El avión de Satena Airlines, que volaba en la ruta Cúcuta-Ocaña, desapareció del radar el miércoles alrededor de las 11:00 horas. Apenas unas horas después, los restos de la avioneta fueron encontrados entre las comunas de La Playa de Belén y Hacarí, sin sobrevivientes. Desde entonces, el Ministerio de Transporte, Aeroespacial, las autoridades locales y Satena han lanzado esfuerzos conjuntos para buscar y rescatar los cuerpos de las 15 víctimas. Estas actividades se extendieron toda la noche del miércoles al jueves.
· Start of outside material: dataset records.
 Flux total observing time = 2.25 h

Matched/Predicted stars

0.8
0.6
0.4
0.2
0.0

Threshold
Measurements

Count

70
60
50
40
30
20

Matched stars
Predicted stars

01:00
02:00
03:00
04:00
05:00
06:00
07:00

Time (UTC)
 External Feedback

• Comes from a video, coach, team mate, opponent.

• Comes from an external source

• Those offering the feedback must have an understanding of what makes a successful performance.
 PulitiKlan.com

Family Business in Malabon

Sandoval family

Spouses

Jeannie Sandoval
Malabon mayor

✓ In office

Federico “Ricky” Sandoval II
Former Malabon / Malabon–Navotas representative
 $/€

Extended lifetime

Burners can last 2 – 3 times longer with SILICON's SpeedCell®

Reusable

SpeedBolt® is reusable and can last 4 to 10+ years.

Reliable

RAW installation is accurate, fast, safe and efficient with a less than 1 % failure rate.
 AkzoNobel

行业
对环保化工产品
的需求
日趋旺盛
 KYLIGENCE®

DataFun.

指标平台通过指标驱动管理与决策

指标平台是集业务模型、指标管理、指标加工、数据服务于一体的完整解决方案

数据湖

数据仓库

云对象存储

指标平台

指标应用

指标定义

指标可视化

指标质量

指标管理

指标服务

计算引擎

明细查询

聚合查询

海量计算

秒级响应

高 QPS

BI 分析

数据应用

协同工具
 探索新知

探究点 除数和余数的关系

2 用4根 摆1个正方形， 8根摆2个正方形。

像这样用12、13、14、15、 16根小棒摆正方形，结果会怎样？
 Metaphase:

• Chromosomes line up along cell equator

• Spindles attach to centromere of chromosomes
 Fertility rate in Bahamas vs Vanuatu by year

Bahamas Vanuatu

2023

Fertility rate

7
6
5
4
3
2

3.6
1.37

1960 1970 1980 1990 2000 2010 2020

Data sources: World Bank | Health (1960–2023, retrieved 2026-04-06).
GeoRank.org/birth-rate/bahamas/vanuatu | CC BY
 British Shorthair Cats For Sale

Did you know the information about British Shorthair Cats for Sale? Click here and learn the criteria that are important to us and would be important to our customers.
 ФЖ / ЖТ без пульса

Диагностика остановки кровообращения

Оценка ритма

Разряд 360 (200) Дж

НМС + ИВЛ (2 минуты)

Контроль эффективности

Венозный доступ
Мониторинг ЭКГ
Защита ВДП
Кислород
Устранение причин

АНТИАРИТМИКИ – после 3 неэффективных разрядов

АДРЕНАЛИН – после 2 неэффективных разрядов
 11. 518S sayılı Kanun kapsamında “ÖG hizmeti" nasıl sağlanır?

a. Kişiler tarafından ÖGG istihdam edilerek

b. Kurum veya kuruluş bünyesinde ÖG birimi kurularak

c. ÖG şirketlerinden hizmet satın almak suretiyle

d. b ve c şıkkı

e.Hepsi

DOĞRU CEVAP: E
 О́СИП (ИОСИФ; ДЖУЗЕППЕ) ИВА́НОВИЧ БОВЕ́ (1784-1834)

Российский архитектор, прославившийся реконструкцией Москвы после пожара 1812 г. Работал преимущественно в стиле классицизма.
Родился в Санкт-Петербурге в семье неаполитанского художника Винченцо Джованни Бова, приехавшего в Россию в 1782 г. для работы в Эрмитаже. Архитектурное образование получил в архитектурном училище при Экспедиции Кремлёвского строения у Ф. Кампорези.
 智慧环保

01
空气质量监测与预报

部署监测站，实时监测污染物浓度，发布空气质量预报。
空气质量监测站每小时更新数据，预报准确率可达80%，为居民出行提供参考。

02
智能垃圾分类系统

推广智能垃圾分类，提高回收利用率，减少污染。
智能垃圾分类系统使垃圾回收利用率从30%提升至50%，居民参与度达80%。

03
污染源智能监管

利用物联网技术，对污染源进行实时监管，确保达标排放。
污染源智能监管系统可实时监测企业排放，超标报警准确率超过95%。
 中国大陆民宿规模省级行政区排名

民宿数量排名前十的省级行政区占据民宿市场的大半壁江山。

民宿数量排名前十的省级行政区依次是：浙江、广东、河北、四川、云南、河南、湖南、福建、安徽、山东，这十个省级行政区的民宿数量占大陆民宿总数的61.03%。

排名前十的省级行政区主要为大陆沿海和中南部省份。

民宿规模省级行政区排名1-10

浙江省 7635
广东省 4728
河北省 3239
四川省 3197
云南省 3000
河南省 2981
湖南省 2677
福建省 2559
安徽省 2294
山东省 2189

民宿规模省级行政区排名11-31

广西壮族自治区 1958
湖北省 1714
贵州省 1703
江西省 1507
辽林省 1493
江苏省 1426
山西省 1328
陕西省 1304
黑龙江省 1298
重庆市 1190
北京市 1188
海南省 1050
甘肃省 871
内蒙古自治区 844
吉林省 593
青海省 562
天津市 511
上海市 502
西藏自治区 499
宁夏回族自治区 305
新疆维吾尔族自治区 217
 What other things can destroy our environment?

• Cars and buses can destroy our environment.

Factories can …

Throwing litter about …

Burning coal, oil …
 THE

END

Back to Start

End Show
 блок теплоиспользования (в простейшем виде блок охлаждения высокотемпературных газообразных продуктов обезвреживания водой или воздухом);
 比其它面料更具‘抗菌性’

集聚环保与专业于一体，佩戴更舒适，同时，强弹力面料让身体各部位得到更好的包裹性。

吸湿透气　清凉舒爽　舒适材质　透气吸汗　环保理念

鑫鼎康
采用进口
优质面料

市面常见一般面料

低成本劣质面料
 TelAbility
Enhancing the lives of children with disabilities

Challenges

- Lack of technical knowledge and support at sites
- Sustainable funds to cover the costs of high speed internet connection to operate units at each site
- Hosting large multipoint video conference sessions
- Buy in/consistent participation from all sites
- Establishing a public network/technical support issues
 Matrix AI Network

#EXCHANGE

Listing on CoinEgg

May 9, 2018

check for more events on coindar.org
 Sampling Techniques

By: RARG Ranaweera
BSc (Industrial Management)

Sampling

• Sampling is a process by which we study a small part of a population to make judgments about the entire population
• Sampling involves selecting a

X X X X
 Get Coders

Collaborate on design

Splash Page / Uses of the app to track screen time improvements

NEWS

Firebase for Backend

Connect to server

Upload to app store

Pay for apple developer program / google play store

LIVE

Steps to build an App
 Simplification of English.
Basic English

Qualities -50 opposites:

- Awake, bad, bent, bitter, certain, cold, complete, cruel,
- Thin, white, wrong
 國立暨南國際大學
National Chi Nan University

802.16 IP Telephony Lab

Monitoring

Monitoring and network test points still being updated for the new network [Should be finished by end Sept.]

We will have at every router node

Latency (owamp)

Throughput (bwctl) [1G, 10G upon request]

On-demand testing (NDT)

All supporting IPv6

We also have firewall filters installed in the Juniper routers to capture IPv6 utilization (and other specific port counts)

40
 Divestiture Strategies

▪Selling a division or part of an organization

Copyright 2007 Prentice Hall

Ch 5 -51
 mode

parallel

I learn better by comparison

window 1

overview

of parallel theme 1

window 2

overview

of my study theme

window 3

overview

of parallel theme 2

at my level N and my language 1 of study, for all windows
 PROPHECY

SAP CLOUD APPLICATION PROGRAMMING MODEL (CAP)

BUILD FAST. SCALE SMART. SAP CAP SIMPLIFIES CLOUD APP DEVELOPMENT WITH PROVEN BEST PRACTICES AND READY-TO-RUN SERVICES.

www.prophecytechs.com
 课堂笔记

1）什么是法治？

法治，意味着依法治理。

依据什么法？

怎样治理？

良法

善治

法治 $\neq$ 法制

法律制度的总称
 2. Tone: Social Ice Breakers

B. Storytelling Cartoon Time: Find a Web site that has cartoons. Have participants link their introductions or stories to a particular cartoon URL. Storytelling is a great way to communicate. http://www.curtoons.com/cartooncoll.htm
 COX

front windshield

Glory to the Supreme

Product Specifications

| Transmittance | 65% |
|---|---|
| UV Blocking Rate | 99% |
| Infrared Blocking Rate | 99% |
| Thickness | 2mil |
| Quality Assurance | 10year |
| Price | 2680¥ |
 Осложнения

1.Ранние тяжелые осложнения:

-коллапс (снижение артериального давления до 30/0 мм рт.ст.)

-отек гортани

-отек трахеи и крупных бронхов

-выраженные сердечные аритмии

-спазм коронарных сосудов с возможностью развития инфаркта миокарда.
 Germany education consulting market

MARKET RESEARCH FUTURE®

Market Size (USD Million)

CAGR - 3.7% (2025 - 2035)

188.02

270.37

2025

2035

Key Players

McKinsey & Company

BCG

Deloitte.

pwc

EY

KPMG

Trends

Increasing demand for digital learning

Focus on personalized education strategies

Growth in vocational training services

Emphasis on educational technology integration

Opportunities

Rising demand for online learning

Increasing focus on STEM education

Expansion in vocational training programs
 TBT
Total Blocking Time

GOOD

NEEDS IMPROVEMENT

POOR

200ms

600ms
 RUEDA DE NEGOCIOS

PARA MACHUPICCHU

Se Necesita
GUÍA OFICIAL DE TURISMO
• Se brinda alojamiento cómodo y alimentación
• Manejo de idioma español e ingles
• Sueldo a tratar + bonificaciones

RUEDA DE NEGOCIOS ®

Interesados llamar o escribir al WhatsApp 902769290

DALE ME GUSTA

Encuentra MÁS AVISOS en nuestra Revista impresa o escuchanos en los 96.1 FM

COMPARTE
La mañana del 29 de enero, una comitiva oficial integrada por funcionarios de la aerolínea, Searca y Aerocivil llegó al lugar exacto del accidente en Ocaña y Cúcuta cuando los trabajos se complicaron por las condiciones climáticas. La llegada de la delegación es el punto de partida de la investigación.
Gracias a este primer acercamiento, las autoridades pudieron recuperar dos elementos vitales para comenzar su investigación y brindar más luz sobre lo que pudo haber sucedido con la aeronave momentos antes del accidente. Estos son la caja negra y el registrador de datos.
Según detalló a EL TIEMPO el coronel Álvaro Bello, director técnico de Investigación de Accidentes de Aeronáutica Civil, este descubrimiento permite la descarga y análisis de contenidos para obtener un registro de las últimas comunicaciones. Esta diligencia es responsabilidad del Grupo de Investigación de la entidad pública.